Los medios de comunicación, por la ley de la fascinación numérica, se han entregado a los grandes números. De hecho  la vida de estos nuevos santos representa la ley de los grandes números en cuanto que forma parte de la sociedad de masas. Permitieron, por tanto, en del diálogo con las ideas, establecer puentes entre la teología y la sociología, al tiempo que contribuyeron decisivamente a ofrecer una respuesta adecuada al reto más profundo que la modernidad ha lanzado al cristianismo: la relación entre verdad y libertad. 

Benedicto XVI, sin embargo, es el pontífice, emérito, que ha hecho posible esta historia y que vive en el silencio de la intimidad con Dios y con Jesucristo, que percibe esa realidad garante, arquitectura de un mundo nuevo. En el libro de Andrea Riccardi, “La santidad de Juan Pablo II”, una guía extraordinaria para este fin de semana, se muestra con nitidez cómo, quien fue no solo sucesor de Pedro, sino sucesor de Juan Pablo II –ahí es anda-, ha hecho posible esta historia, sabiéndose un “humilde siervo de la villa del Señor”, un hombre sin fuerzas que en su vida ha dejado que resplandezca ese Dios que siempre es más grande, Semper Maior, que glosaría en la homilía el Papa Francisco. 

Desde aquel “!Qué abandonados nos hemos sentido tras el fallecimiento de Juan Pablo II!”, de la misa inicial de su pontificado, Benedicto XVI ha hecho posible que percibamos las magnitudes reales de la Iglesia, en la gracia, y en el pecado, y las de los nuevos santos. Lo dijo en la entrevista con Peter Seewald: “Era necesario un período de recogimiento, gracias al cual poder profundizar mejor y asimilar gradualmente todas estas cosas”. 

En esta luminosa, para la historia, mañana católica, de la Católica agustiniana, dos grandes papas, magnos en sentido cierto, han hecho que un papa emérito, aparentemente delicado, sencillo, se haya engrandecido en la conciencia de los fieles cristianos y de los hombres de buena voluntad. 

 

Aquellas palabras suyas al periodista alemán: “Entendí que junto a los grandes papas deben existir también Pontífices pequeños que aportan su propia contribución”, han sido proféticas. El encuentro del Papa Francisco con el Papa emérito, ambos revestidos para la celebración litúrgica, sacrificio de Cristo redentor, lo ratifican. 

Gracias querido Benedicto por haber hecho posible esta fiesta. Gracias querido Francisco por haber recibido el testigo.

━━━━━━

COMPRUEBE SU COMPRENSIÓN —
(a) Copie literalmente el pasaje del texto extraído que comienza en "Aquellas palabras suyas" y termina en "recibido el testigo.".
(b) Responda brevemente, a partir del texto extraído:
(i) ¿Qué título tiene el libro de Andrea Riccardi que se menciona?
(ii) ¿Con qué periodista mantuvo Benedicto XVI la entrevista citada?
(iii) ¿Cuál es el reto más profundo que la modernidad ha lanzado al cristianismo?
Los ítems constituyen un material independiente del texto extraído.

EXTRACTOS DE ÍTEMS —
━━━━━━

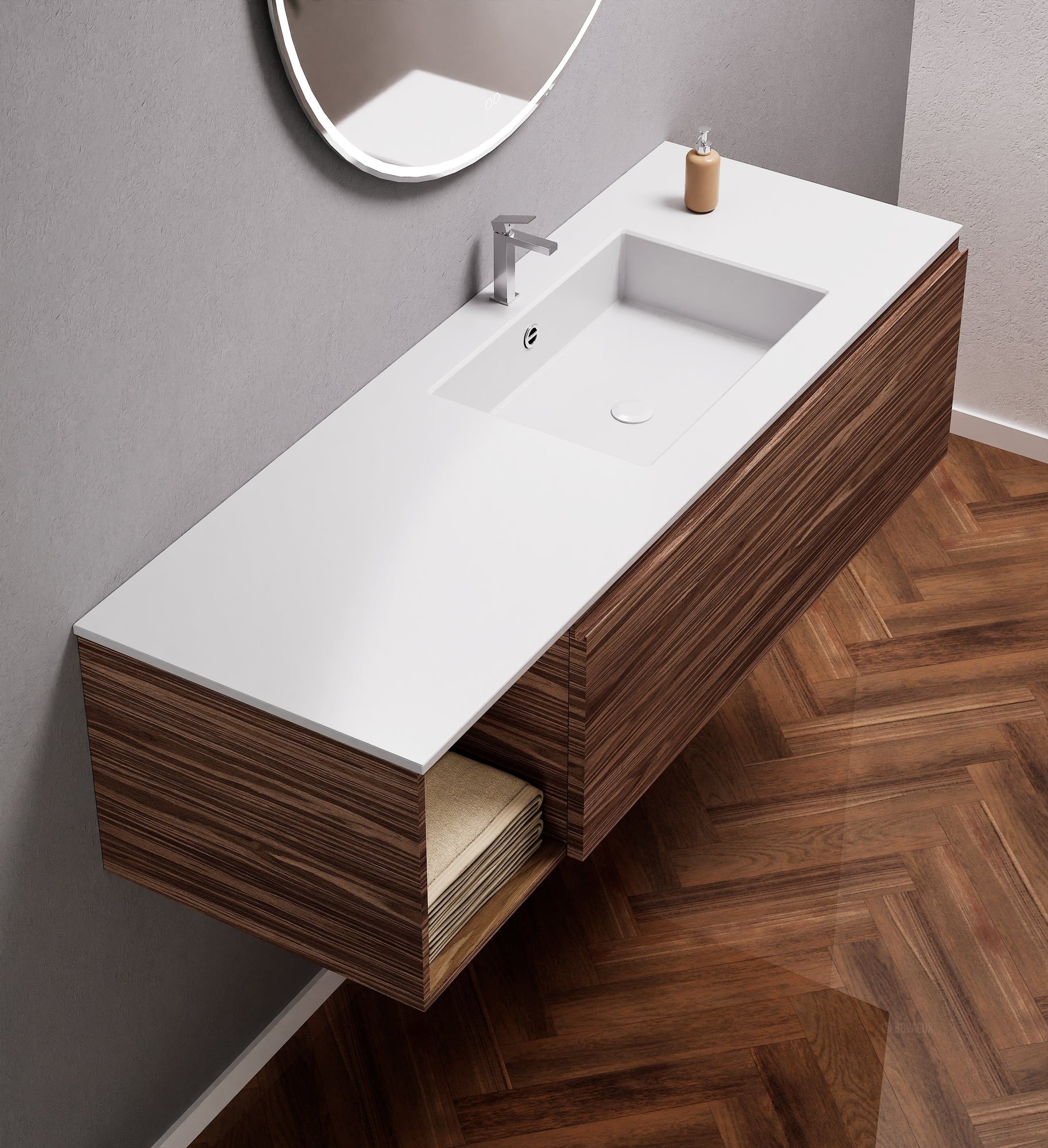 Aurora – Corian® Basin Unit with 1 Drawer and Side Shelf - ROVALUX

━━━━━━

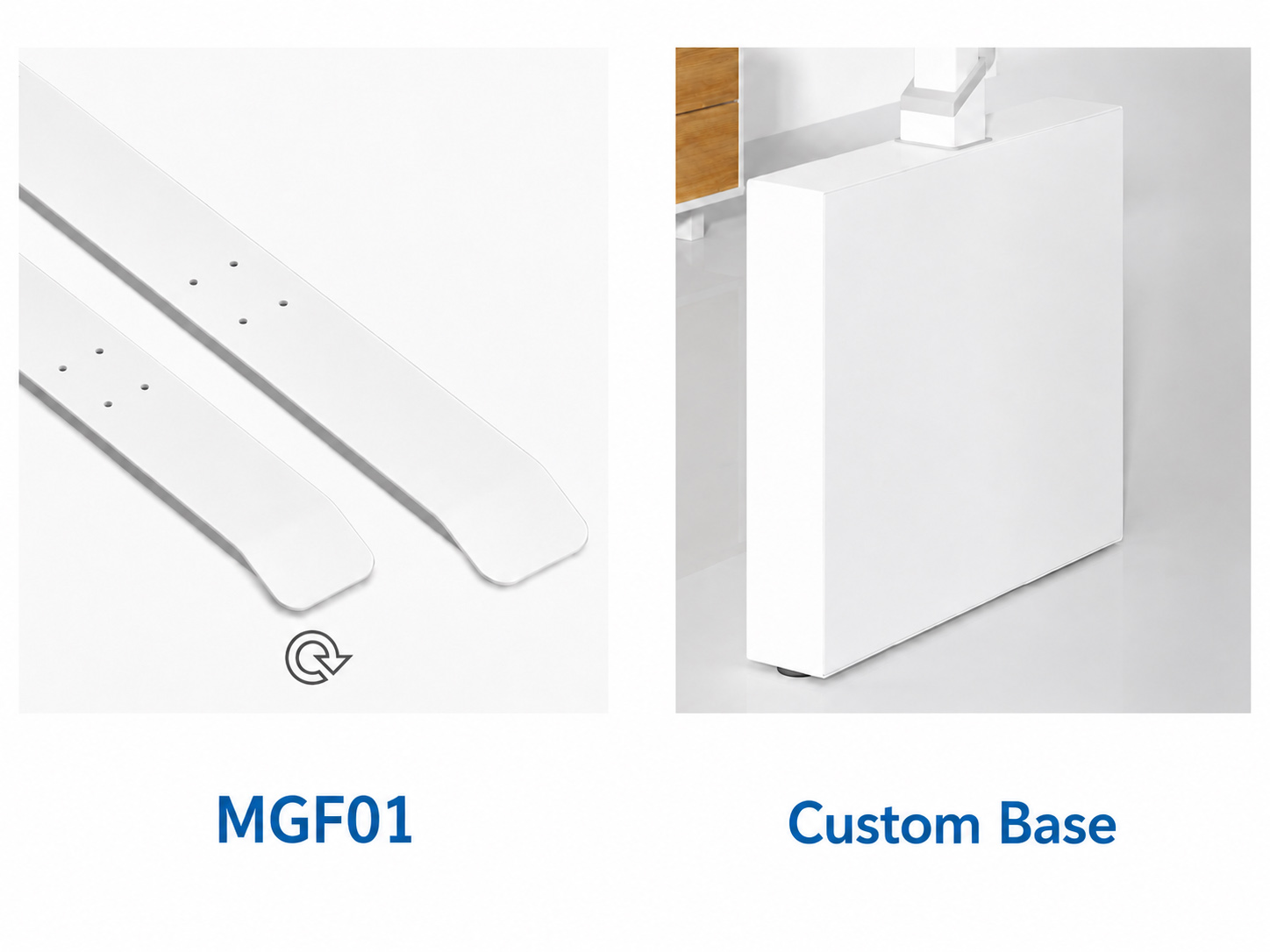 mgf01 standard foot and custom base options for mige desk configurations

━━━━━━

RESPUESTAS POR TAREA —
(a)
Aquellas palabras suyas al periodista alemán: “Entendí que junto a los grandes papas deben existir también Pontífices pequeños que aportan su propia contribución”, han sido proféticas. El encuentro del Papa Francisco con el Papa emérito, ambos revestidos para la celebración litúrgica, sacrificio de Cristo redentor, lo ratifican. 

Gracias querido Benedicto por haber hecho posible esta fiesta. Gracias querido Francisco por haber recibido el testigo.

(b)
(i) "La santidad de Juan Pablo II".
(ii) Con Peter Seewald.
(iii) La relación entre verdad y libertad.